Potential Car Insurance Savings = $58

Adding it All Up

So the moment of truth.  Let’s add up all of the potential savings that we’ve unearthed today to see where we end up.

Back Tithe & Vacation -$500
Housing -$230
Food -$40
Cellphone $32.89
Household -$12.50
Entertainment -$50
Car -$58
Total Potential Savings -$923.00
Current Expenses $1549.60
Expenses After Potential Savings (less tithe)   $626.60

So under the best-case scenario, Sophie can be spending nearly $1000 less each month than what she did in July.

Hitting The Goals

  1. Graduate Debt Free – With these changes, Sophie is saving just about the average monthly amount for tuition. With the little cushion that she has from her CDs, she should be able to hit this goal.
  2. Emergency Fund – I am definitely a proponent of having an emergency fund, and I don’t recommend anyone draw down emergency savings to anything below $1000, even as she pays for her schooling right now. Who knows, she may need it if her trusty Neon bites the dust. After tuition is covered and she’s done with school, she’ll want to pick up the savings to make her target amount.  With a reduced lifestyle, the total for a 6-month fund won’t need to be $10k anymore, but somewhere closer to $6000.
  3. Roth IRA – Sophie already has a 6% automatic withholding from her paycheck for retirement, so it isn’t as urgent to max out her Roth IRA. It’s important to hit the first two goals before moving on to this one.

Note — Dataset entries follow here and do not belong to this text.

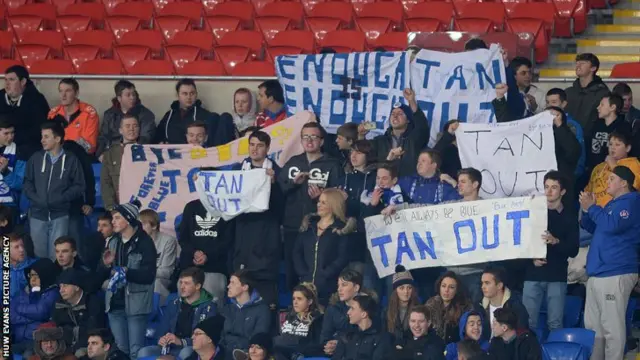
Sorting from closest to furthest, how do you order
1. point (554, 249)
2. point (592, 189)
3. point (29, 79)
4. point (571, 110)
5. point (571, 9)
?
point (554, 249)
point (592, 189)
point (571, 110)
point (29, 79)
point (571, 9)

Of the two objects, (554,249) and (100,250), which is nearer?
(554,249)

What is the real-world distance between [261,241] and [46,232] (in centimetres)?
230

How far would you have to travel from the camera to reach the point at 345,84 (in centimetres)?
1549

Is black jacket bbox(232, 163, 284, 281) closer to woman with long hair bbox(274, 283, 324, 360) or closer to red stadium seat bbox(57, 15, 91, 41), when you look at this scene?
woman with long hair bbox(274, 283, 324, 360)

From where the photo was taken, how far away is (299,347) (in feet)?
43.1

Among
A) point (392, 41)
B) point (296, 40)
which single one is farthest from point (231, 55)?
point (392, 41)

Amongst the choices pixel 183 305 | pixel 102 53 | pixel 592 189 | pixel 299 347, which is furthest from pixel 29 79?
pixel 592 189

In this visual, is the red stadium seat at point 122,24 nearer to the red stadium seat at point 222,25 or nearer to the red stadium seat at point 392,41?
the red stadium seat at point 222,25

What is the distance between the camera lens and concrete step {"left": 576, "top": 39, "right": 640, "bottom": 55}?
17.7 meters

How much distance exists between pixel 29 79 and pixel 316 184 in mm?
3847

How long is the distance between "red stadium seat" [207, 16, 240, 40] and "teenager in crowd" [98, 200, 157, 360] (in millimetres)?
5231

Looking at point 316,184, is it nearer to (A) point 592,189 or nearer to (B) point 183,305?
(B) point 183,305

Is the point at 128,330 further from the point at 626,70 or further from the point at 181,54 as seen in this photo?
the point at 626,70

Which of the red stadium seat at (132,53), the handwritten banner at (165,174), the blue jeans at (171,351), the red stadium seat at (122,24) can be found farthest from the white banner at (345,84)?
the red stadium seat at (122,24)
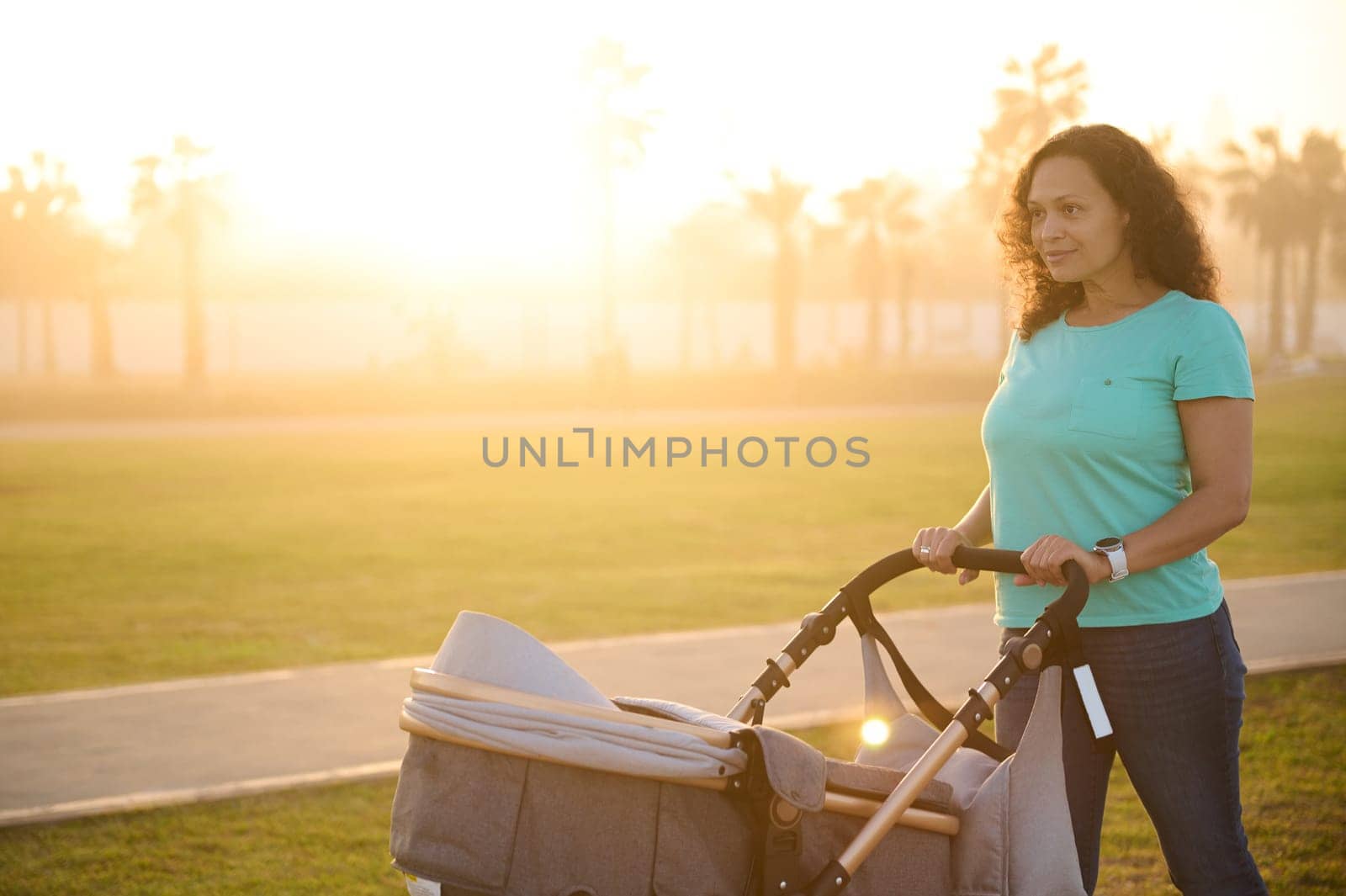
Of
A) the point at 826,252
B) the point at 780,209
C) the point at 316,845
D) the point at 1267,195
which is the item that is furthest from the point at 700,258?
the point at 316,845

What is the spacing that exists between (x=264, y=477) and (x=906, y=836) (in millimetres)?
17992

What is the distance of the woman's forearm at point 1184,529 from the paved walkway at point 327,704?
354 centimetres

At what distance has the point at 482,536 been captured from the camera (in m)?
14.2

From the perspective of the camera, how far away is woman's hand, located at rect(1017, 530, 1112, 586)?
283 centimetres

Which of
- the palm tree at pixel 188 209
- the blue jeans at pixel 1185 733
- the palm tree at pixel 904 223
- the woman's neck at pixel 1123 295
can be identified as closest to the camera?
the blue jeans at pixel 1185 733

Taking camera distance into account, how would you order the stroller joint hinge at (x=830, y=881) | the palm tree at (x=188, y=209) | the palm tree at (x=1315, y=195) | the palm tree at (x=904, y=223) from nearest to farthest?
the stroller joint hinge at (x=830, y=881) → the palm tree at (x=188, y=209) → the palm tree at (x=904, y=223) → the palm tree at (x=1315, y=195)

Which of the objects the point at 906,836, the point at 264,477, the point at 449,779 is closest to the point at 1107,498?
the point at 906,836

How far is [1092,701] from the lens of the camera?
2.96 metres

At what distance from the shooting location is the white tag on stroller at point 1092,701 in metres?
2.95

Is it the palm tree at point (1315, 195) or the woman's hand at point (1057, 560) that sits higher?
the palm tree at point (1315, 195)

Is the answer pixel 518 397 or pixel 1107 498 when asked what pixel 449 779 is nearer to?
pixel 1107 498

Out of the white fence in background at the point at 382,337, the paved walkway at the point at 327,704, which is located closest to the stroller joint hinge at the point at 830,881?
the paved walkway at the point at 327,704

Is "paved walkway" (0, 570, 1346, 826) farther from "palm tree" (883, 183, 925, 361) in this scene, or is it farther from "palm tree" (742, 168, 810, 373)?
"palm tree" (883, 183, 925, 361)

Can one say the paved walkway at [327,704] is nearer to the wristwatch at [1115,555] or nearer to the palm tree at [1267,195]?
the wristwatch at [1115,555]
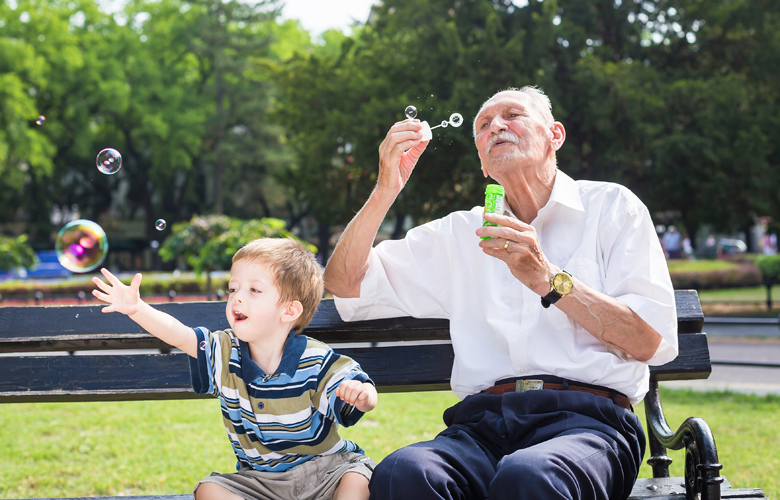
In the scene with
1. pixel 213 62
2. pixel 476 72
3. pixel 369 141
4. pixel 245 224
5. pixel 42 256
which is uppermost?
pixel 213 62

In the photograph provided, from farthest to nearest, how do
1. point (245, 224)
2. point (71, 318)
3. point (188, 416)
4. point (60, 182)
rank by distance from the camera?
point (60, 182), point (245, 224), point (188, 416), point (71, 318)

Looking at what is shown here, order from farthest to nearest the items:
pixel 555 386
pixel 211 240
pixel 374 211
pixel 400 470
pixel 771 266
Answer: pixel 771 266 < pixel 211 240 < pixel 374 211 < pixel 555 386 < pixel 400 470

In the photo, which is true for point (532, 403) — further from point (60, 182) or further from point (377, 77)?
point (60, 182)

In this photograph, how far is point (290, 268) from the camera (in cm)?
241

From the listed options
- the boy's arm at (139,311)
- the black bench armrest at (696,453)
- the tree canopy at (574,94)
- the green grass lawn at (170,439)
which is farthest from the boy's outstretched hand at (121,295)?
the tree canopy at (574,94)

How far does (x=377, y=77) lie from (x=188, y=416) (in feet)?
41.9

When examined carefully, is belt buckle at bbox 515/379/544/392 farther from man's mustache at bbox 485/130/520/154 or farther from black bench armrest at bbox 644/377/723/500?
man's mustache at bbox 485/130/520/154

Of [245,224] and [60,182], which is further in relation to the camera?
[60,182]

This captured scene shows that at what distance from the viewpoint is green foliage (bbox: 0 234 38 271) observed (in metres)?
18.6

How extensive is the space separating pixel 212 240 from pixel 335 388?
12.0m

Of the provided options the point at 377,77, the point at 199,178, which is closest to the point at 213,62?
the point at 199,178

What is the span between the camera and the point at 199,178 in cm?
3888

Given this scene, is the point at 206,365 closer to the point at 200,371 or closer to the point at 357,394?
the point at 200,371

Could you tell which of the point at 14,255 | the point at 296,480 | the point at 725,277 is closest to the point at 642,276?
the point at 296,480
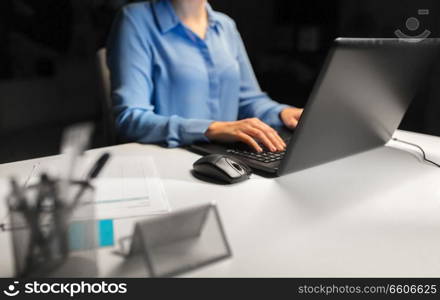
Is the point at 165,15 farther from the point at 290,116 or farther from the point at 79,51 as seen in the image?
the point at 79,51

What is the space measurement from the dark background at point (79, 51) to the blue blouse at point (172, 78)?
86 cm

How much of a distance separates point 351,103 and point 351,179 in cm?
16

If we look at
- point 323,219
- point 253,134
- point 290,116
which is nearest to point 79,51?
point 290,116

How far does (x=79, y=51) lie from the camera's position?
9.53 feet

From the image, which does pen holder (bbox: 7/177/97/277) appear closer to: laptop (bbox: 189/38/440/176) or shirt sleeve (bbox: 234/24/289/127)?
laptop (bbox: 189/38/440/176)

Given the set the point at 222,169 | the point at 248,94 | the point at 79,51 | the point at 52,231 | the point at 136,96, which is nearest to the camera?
the point at 52,231

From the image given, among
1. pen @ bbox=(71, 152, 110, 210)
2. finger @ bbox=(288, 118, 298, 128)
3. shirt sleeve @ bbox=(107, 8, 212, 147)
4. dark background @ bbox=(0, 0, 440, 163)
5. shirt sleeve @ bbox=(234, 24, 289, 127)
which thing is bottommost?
dark background @ bbox=(0, 0, 440, 163)

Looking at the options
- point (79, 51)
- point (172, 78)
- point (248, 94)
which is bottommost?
point (79, 51)

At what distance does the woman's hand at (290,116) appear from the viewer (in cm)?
123

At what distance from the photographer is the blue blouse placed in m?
1.12

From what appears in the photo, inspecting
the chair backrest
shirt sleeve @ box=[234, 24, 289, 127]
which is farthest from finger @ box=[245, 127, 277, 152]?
the chair backrest

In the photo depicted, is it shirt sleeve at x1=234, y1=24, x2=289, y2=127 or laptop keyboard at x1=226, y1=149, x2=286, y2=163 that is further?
shirt sleeve at x1=234, y1=24, x2=289, y2=127

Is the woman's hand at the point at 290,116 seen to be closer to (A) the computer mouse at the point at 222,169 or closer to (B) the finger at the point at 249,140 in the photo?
(B) the finger at the point at 249,140

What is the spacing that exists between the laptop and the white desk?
0.04 metres
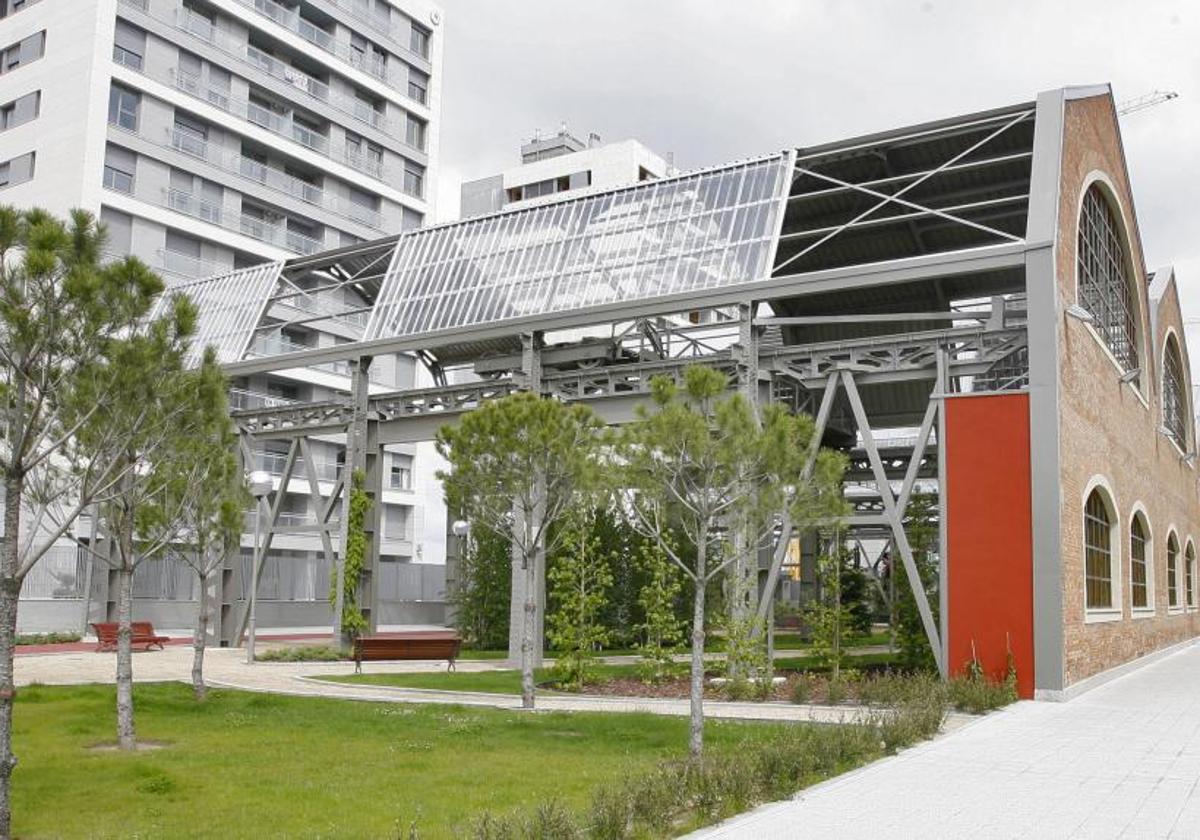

As you can see, Sophie’s already saving the crumbs quite well in many areas—no debt, working her way through school, driving an old car, no landline, etc. She’s got some great financial goals, but there certainly are ways to tighten things up to make those crumbs go farther in order to hit those goals faster.

A special thanks to Sophie for letting us take a peek into her finances! Best wishes to you as you press forward toward your goals!